● Aim 1: Transcribe the passage about Fitz and Simmons, starting with "Simmons on the" and going on through "good guy Fitz.".
● Aim 2: In the passage about Fitz and Simmons, what did Fitz give Simmons as they sank into the ocean?

Start of Text excerpt

The two came as a pair and their interactions quickly went from mindless chuckles to becoming a pivotal development on the show as they came to grips with their feelings for one another and puberty. And this is where Marvel does a wonderful job promoting background talent to main screen attraction.
Over the course of two and a half seasons, Fitz found his footing into manhood because of Simmons. Whereas most boys poked or pulled the hair of girls they liked, Fitz went above and beyond and did things like saving her life, giving her his last lungful of air as they sank into the ocean, jumped through an alien portal first chance he got to find her, ignored national security for her personal safety, and even overcame the limitations of permanent brain damage because, her. In a show where everyone is an action hero, Fitz stands out by displaying the most amount of personal heroism. Being the guy who doesn’t blast and punch his way out of things, but being the guy who will-powers through everything, the audience is inclined to cheer for the boy as he becomes the man with the noblest of intentions.
Simmons on the other hand was written as a character who really tries to go out into her own. She went from ha-ha Simmons to Agent Simmons to H.Y.D.R.A. Simmons and back to Agent Simmons as she sought her place on the team by taking initiative. Girl power. But along the way, she came to realize that she needed the companionship of her best friend to get her through the thickest of this thing we call the reality of life. When things get too strange, there was one familiar thing that kept her grounded, good guy Fitz.
And this is where their relationship gets murky. Fitz knows what he wants and of course, Simmons, aka girl, aka Emma Watson, aka Lily Carter, has no idea what she wants. The confusion of the female protagonist is the root of all evil and against all of fandom and the power of love, I will declare: Forget Simmons, Fitz deserves and can do better.
Most TV and movie stars have one life to give for their love. Not Fitz. Because of his knack of putting himself in harm’s way for Simmons combined with his uncanny ability to survive tough ordeals, the baddies of S.H.I.E.L.D. have been chipping away at what I must assume is a declining HP bar. Aside from numerous nights of heartache, the man has goddamn permanent brain damage because he saved her life! This, along every other instance of him believing in her, believing in them, tends to be met with indifference, ignorance, denial, and overall bad news.

End of Text excerpt
Start of Data extract

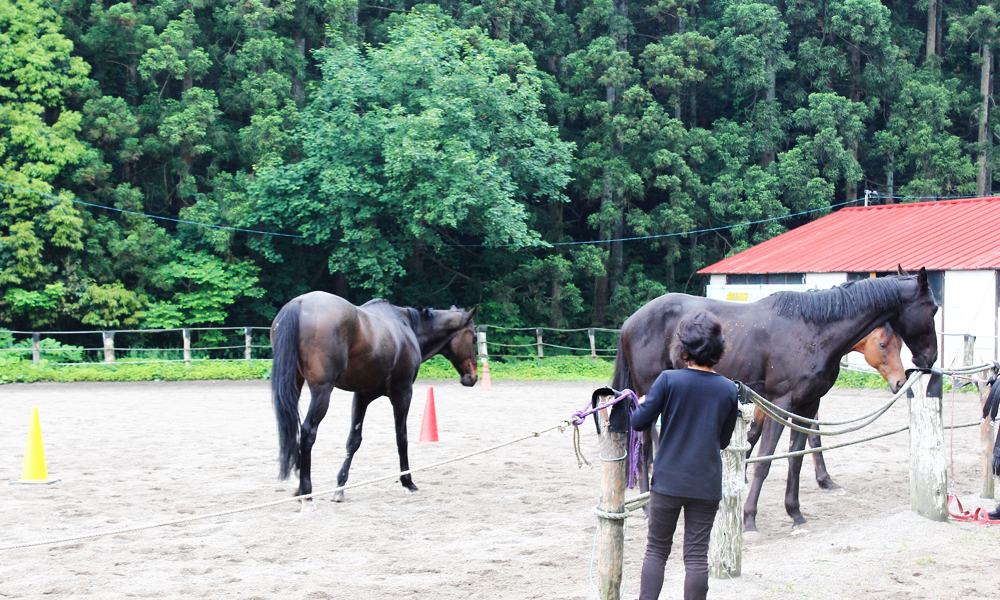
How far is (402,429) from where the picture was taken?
23.5ft

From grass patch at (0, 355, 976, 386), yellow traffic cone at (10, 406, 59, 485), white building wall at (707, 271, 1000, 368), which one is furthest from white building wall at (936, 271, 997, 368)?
yellow traffic cone at (10, 406, 59, 485)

End of Data extract

● Exercise result 1:
Simmons on the other hand was written as a character who really tries to go out into her own. She went from ha-ha Simmons to Agent Simmons to H.Y.D.R.A. Simmons and back to Agent Simmons as she sought her place on the team by taking initiative. Girl power. But along the way, she came to realize that she needed the companionship of her best friend to get her through the thickest of this thing we call the reality of life. When things get too strange, there was one familiar thing that kept her grounded, good guy Fitz.

● Exercise result 2: His last lungful of air.